→ **Exercise requirements**
The lines to reproduce from the material below are those from the one containing "scientific name: Cervus elaphus" through the one containing "common name: chinese serow", both included; write them out exactly and add nothing.

→ **Provided entries**
· · ·
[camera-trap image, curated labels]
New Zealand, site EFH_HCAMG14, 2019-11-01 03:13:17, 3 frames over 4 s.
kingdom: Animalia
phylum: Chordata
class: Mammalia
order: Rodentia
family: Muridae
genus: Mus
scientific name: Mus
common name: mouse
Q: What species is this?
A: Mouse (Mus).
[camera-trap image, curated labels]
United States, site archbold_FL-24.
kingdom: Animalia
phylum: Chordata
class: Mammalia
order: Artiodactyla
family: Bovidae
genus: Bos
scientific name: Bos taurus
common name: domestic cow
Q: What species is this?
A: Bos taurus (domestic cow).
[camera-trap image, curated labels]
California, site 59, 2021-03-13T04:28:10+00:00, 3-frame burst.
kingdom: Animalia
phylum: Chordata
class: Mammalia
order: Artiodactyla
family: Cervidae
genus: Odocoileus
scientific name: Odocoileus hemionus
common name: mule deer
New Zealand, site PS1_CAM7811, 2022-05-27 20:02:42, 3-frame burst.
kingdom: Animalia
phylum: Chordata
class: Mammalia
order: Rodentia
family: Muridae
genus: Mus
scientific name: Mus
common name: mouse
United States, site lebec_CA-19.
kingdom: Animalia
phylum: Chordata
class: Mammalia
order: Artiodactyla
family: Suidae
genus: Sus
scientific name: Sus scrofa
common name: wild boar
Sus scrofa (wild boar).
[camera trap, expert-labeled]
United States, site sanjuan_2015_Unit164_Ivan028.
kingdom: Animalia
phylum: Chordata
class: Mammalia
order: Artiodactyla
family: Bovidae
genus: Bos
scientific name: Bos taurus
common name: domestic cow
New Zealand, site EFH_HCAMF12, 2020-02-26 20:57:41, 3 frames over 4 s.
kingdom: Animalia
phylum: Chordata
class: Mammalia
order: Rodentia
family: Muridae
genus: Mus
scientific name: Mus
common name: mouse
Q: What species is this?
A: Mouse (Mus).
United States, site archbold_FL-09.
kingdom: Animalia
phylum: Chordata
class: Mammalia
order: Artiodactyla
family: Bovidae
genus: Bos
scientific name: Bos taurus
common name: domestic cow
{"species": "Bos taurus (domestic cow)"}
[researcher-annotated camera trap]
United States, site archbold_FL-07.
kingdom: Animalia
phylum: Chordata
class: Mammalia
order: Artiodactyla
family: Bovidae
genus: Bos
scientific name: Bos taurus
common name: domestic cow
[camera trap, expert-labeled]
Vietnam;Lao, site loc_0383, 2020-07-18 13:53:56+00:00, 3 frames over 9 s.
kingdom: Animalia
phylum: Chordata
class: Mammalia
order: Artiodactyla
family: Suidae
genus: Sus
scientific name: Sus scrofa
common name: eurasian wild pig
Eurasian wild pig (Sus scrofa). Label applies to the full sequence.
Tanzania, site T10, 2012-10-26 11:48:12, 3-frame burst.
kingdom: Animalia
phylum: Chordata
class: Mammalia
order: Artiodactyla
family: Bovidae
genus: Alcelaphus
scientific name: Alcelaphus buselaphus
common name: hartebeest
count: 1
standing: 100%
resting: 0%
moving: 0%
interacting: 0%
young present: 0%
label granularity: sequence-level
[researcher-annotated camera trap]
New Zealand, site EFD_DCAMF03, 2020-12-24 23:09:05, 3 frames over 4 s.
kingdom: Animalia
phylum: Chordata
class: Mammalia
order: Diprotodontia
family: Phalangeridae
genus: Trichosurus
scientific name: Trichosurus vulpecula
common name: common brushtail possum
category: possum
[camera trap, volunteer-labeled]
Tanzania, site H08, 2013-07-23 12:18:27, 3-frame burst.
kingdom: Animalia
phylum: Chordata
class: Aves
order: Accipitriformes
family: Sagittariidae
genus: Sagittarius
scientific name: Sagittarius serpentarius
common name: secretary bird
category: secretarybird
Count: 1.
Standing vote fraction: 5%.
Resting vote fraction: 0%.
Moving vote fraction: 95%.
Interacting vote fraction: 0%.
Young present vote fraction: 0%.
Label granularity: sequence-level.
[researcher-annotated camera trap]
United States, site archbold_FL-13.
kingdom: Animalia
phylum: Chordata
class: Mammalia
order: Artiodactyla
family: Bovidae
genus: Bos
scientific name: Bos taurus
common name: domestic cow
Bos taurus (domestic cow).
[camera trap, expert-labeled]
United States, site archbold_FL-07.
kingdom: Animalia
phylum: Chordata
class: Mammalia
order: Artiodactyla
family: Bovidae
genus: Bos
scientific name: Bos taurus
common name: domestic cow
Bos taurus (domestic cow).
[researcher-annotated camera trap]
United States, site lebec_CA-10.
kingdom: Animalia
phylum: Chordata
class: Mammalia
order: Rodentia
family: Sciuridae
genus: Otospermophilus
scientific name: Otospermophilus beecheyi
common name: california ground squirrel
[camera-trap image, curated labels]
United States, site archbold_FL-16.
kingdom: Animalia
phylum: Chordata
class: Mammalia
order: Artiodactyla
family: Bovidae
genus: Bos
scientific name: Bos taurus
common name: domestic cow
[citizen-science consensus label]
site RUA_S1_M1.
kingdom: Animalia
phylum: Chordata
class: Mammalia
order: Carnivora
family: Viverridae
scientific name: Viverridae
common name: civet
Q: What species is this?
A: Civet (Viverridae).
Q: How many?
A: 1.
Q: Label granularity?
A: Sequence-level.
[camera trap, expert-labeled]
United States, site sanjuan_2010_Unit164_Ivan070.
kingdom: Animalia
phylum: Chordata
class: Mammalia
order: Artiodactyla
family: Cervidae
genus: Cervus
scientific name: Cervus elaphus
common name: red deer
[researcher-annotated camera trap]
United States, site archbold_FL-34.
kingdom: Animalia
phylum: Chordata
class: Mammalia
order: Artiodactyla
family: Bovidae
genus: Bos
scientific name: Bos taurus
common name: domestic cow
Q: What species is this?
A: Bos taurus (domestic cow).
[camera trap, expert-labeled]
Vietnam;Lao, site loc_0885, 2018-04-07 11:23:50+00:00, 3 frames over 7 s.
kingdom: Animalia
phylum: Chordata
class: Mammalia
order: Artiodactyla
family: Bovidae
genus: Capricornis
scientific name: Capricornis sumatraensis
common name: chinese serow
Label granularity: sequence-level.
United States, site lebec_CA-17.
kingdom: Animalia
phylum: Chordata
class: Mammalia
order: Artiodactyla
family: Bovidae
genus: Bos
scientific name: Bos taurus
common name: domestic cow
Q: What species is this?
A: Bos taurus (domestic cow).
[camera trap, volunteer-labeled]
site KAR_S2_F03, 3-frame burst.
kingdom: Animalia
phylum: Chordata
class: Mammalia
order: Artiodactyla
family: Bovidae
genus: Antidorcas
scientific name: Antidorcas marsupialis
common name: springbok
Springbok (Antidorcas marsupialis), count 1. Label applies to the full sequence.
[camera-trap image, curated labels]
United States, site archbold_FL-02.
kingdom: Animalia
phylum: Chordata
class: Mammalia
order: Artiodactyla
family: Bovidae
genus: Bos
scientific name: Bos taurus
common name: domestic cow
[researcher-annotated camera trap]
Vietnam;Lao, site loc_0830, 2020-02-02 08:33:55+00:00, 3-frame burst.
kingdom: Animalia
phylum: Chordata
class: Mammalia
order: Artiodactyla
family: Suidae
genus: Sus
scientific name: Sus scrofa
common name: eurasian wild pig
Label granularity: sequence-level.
· · ·
→ **Solution to this problem**
scientific name: Cervus elaphus
common name: red deer
[researcher-annotated camera trap]
United States, site archbold_FL-34.
kingdom: Animalia
phylum: Chordata
class: Mammalia
order: Artiodactyla
family: Bovidae
genus: Bos
scientific name: Bos taurus
common name: domestic cow
Q: What species is this?
A: Bos taurus (domestic cow).
[camera trap, expert-labeled]
Vietnam;Lao, site loc_0885, 2018-04-07 11:23:50+00:00, 3 frames over 7 s.
kingdom: Animalia
phylum: Chordata
class: Mammalia
order: Artiodactyla
family: Bovidae
genus: Capricornis
scientific name: Capricornis sumatraensis
common name: chinese serow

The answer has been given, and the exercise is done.